Red Pepper Stuffed with Bulgur and Mung Beans


Red Pepper Stuffed with Bulgur and Mung Beans

As the autumn made its presence felt by all of us, the harlequin summer spirit is leaving its sacred place to “autumn blues” which reduces our vitality. Medical specialists call it as Seasonal Affective Disorder (SAD – the most self-explanatory abbreviation I have come across up to now-) and it is mainly caused by a problem in certain brain chemicals and hormones associated with descending exposure to daylight. If your mood is low for most of the day, you sleep more than usual and crave carbohydrates and sweets that means you are probably having winter blues (or let say mildly SAD in medical terms). After devouring a large box full of chocolate covered delights in a few days (in general I am not really fond of it) and start falling asleep every night before ten o’clock (normally I sleep barely 6 hours a night) I should admit being on the verge of SAD especially.

Red Pepper

If you feel in the same way too, do not worry. There are also some suggestions from the experts to overcome this unpleasant situation such as; trying to spend at least fifteen minutes outdoors during the daylight hours, using full-spectrum light bulbs for your home and office, sitting near windows when you are inside, exercising and eating a well balanced diet. I will do my best to follow these recommendations and already started to balance my chocolate covered delight diet with a new recipe containing a healthy pulse; mung beans (in Turkey we call it as mash bean).

Mung Bean

Mung beans are mainly cultivated in the Asian countries like China, Thailand, Philippines, Indonesia and India. Even though I used it with bulgur to stuff red peppers in my recipe, residents of these countries are using mung bean as an ingredient for specific desserts. To my surprise in East China they make a paste out of mung beans to be used as the filling for their famous mooncakes. In many Asian countries mung bean ice cream and frozen ice pops are also well known. Mung bean starch is also the main ingredient of cellophane noodles. (Also remember the transparent sheets used for spring rolls; it’s the same thing with a different form)

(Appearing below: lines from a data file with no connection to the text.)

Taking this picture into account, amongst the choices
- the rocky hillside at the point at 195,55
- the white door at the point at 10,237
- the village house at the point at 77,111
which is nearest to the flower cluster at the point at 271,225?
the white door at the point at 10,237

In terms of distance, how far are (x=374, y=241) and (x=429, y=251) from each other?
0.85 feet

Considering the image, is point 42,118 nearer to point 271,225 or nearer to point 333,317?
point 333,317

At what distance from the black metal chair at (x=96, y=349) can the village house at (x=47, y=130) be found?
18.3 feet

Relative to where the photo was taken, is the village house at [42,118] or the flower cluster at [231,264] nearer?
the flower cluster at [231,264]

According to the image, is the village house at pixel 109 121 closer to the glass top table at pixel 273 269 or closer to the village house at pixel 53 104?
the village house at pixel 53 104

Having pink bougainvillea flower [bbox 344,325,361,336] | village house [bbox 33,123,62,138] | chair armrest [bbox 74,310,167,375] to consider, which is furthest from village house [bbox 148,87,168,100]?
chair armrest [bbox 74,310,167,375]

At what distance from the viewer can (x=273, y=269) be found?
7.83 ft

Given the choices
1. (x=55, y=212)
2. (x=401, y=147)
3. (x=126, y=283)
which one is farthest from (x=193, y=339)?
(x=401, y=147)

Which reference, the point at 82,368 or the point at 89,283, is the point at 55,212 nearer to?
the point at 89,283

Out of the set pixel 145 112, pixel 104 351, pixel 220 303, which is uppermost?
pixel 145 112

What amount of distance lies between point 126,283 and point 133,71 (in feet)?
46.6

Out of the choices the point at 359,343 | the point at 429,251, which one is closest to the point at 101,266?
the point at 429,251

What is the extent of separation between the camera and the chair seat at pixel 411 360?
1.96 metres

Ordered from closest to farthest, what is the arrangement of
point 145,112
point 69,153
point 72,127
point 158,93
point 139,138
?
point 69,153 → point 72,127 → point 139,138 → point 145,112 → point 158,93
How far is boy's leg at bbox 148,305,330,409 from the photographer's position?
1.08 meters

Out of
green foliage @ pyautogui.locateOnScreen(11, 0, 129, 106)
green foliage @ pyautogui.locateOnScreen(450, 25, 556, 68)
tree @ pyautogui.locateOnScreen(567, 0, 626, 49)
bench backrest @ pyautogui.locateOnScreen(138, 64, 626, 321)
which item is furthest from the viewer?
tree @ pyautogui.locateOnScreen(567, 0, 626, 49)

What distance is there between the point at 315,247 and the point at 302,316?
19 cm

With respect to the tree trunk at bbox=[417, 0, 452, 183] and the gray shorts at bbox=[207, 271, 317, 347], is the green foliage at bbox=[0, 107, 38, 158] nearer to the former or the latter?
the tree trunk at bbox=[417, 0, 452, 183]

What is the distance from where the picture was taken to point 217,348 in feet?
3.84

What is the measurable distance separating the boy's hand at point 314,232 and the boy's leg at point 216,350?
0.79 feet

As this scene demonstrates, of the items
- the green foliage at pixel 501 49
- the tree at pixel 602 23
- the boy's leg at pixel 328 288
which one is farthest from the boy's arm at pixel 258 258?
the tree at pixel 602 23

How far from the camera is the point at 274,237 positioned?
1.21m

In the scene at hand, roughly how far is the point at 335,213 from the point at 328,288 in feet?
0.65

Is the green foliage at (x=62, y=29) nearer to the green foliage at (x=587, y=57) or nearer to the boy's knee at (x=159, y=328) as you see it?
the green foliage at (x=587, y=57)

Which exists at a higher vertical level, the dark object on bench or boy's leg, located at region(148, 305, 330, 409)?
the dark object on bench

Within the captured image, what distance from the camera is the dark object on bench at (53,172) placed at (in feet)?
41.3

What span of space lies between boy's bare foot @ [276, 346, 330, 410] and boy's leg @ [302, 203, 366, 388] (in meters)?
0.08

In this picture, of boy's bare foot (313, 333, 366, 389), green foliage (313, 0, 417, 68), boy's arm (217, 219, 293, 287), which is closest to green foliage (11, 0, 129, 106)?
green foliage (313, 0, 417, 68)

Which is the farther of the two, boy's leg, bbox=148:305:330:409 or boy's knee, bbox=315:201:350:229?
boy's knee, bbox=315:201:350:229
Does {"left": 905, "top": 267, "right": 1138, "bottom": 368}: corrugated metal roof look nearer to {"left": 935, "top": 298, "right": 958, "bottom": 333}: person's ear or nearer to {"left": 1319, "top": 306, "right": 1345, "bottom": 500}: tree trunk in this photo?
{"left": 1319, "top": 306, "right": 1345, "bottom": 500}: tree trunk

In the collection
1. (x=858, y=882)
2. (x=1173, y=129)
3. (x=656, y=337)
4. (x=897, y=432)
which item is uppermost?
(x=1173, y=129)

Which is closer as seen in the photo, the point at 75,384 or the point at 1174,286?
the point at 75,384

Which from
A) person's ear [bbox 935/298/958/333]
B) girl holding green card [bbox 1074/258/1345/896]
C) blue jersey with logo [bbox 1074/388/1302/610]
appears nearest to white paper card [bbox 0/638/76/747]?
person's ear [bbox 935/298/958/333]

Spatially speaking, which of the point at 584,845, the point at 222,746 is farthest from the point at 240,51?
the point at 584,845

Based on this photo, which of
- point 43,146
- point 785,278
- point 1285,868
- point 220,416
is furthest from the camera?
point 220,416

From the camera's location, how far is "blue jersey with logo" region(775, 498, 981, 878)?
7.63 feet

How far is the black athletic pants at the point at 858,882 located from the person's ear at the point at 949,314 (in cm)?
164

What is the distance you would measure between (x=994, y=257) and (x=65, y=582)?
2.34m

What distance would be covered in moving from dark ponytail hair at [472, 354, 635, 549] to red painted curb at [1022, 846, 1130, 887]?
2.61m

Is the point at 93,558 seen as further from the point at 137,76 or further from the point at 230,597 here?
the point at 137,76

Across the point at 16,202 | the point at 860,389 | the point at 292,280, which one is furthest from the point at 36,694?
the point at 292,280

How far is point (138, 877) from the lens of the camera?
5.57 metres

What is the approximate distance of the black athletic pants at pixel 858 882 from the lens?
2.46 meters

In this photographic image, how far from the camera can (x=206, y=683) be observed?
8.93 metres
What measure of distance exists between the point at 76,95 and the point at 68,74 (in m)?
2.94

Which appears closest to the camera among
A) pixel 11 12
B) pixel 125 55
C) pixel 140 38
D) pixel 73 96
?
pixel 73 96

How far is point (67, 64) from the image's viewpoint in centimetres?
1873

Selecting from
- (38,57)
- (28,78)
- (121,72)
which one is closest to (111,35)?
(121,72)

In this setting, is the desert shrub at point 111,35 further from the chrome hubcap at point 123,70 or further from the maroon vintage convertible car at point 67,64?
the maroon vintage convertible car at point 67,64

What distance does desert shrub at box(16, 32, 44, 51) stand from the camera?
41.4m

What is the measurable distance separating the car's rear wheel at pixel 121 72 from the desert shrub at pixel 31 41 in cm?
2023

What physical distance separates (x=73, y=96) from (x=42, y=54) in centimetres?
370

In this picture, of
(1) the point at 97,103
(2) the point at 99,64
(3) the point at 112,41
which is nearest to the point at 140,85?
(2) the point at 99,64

Now it’s time to dissipate the autumn blues starting from the healthy diet part. Get in your kitchen and try this delicious and nutritious as well recipe to forget about your low mood. Right after eating up every bit of stuffed peppers you will prepare, take a walk outside and let the sun shine in your mind even it’s raining outside.

Red Pepper Stuffed with Bulgur and Mung Beans

Ingredients (makes 10-12 servings)

  • 1 kg (2,2 pounds) sweet red pepper
  • 1 ½ cups bulgur
  • 2/3 cup mung beans
  • 2 mid-sized onions
  • 2 mid-sized tomatoes
  • 2 cloves of garlic
  • 10 g. (0,35 oz) black currant
  • 10 g. (0,35 oz) pine nut
  • 1 teaspoon dried mint
  • ½ teaspoon sugar
  • 4-5 sprigs of fresh mint
  • Lemon juice(half lemon)
  • 5-6 tablespoons olive oil
  • 2 cups hot water
  • Freshly ground black pepper and sea salt

Instructions

1. Wash the red peppers, cut their upper parts along with the stalks (keep them aside to use later) and remove the seeds within them.
2. Wash the bulgur and drain.
3. Roast the pine nuts in a skillet until they have a nice brown color in the middle.
4. Boil the mung beans for around ten minutes until they loose their firmness but make sure you stop boiling at the right time so that they are not so tender. Drain them and set aside.
5. Peel the tomatoes and cut into small dices.
6. Chop the onions finely and ground the garlic.
7. Place a pan on the stove, adjust the heat to medium level and pour the olive oil. Add the garlic and stir for 2-3 minutes.
8. Put in the chopped onions and keep on stirring until they are translucent.
9. Combine the sugar, tomatoes, bulgur, mung beans, black currant, roasted pine nuts, dry mint, salt and pepper. Cook for additional 3-4 minutes while stirring and set aside to cool down.
10. Chop fresh mint finely and add them to the rest of the mixture.
11. Stuff each of the red peppers with the blended mix and pay attention not to pack them fully since bulgur will need extra space to expand further. Close the lids you cut out from the peppers in the beginning.
12. Place all the stuffed red peppers in a large pan side to side. Pour the water and lemon juice over them.
13. Close the lid of the pan and cook the stuffed peppers until they are tender. Do not hesitate to add some hot water during the cooking process if all of the liquid evaporates before the peppers are done.
14. Serve the stuffed peppers after they cool down to room temperature with some yoghurt or sour cream. They will taste even better on the next day.